[Records from a data collection]
<<<<

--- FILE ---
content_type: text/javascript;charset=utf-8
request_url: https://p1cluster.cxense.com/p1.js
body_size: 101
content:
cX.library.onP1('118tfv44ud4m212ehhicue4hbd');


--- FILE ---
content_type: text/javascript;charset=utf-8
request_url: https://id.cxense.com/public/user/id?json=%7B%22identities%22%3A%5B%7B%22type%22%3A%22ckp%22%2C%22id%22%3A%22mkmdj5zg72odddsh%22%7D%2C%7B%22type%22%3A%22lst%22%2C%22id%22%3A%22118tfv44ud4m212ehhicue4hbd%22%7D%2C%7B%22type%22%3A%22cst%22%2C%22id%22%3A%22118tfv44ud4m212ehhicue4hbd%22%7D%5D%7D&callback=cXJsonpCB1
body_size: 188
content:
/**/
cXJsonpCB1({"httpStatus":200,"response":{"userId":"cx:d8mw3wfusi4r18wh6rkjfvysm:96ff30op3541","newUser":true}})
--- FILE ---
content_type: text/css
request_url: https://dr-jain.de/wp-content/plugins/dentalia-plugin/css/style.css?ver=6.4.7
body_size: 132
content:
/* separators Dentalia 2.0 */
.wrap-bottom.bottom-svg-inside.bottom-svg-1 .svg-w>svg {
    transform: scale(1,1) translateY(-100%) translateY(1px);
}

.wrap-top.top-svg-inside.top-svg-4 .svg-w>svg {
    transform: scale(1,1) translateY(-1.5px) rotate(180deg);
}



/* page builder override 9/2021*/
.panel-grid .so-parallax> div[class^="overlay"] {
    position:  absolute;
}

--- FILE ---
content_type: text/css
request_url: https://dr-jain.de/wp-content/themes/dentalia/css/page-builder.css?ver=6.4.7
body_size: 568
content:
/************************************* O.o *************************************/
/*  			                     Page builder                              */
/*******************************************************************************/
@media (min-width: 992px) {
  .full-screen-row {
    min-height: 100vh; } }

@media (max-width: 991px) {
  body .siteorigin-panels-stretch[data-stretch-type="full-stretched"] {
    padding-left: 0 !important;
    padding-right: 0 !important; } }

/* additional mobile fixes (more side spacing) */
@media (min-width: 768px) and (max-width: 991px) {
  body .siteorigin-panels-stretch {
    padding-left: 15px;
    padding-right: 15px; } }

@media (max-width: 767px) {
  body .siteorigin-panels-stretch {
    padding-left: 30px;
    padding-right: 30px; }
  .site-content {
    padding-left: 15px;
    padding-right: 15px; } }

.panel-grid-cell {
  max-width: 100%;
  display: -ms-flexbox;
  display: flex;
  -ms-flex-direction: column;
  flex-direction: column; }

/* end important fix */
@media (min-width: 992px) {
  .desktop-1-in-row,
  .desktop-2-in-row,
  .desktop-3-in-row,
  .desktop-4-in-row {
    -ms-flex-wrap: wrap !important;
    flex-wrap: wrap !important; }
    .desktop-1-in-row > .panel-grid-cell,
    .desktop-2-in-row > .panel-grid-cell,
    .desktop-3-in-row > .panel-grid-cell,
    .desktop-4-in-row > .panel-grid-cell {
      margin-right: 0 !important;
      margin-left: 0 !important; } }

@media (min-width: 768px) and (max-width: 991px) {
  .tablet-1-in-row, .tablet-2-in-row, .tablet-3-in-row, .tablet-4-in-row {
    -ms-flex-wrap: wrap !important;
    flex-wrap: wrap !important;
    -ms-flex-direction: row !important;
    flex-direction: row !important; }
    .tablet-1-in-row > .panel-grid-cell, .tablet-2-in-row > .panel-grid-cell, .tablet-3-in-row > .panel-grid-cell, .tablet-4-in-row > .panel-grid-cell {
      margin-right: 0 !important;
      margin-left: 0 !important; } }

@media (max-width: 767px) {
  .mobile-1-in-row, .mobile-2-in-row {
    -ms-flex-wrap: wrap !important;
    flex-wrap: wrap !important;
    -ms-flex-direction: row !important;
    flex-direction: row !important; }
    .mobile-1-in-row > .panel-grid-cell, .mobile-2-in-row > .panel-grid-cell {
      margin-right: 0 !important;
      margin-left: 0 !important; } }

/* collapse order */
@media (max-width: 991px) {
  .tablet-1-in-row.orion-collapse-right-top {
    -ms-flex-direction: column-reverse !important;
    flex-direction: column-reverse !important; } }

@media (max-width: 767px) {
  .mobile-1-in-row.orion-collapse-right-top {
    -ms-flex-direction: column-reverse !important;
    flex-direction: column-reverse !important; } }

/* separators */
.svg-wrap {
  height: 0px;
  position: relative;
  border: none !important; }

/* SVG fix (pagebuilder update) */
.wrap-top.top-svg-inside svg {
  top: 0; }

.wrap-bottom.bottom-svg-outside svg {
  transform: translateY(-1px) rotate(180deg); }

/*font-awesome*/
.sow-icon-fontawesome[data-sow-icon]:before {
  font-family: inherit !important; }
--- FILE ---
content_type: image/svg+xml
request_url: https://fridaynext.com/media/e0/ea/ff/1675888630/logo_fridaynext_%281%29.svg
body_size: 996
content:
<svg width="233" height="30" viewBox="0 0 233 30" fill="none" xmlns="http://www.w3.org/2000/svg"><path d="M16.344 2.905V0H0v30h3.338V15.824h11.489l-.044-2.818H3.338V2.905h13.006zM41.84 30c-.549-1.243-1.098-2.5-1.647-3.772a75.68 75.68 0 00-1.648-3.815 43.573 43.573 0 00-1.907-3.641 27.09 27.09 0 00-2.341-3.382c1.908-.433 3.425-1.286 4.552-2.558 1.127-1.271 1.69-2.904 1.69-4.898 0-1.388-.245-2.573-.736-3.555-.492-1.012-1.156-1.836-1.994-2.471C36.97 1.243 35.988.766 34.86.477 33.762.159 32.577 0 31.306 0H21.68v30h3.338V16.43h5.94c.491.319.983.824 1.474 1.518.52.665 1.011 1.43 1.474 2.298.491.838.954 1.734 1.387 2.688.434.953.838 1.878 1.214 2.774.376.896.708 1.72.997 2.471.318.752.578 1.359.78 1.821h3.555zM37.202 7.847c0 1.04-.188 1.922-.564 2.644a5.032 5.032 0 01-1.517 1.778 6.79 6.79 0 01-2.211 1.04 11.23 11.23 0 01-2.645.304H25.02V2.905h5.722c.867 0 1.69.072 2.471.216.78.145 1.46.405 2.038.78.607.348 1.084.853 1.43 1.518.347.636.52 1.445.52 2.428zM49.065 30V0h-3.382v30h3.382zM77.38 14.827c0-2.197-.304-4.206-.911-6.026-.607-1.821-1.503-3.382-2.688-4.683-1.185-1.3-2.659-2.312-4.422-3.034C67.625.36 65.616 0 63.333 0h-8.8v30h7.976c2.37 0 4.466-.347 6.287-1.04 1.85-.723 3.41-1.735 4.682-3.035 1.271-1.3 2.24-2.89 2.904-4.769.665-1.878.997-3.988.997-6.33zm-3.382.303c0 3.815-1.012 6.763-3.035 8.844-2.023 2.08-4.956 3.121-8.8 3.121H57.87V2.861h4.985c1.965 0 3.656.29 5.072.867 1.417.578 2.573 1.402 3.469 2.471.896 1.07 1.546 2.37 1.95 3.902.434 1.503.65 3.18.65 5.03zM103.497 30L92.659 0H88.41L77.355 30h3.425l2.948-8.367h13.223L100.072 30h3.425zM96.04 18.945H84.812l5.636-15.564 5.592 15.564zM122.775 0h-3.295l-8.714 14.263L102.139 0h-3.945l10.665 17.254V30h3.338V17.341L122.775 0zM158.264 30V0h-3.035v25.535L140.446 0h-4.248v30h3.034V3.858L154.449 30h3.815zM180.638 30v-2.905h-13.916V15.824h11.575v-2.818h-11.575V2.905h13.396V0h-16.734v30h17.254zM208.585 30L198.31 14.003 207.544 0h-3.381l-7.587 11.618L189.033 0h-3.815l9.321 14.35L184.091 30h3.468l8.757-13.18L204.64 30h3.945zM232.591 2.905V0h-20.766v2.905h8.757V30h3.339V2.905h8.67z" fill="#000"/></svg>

>>>>

#### Work to be completed
Find the number of lines in the data above that contain "scale". Please give that number alone.

#### Written response
2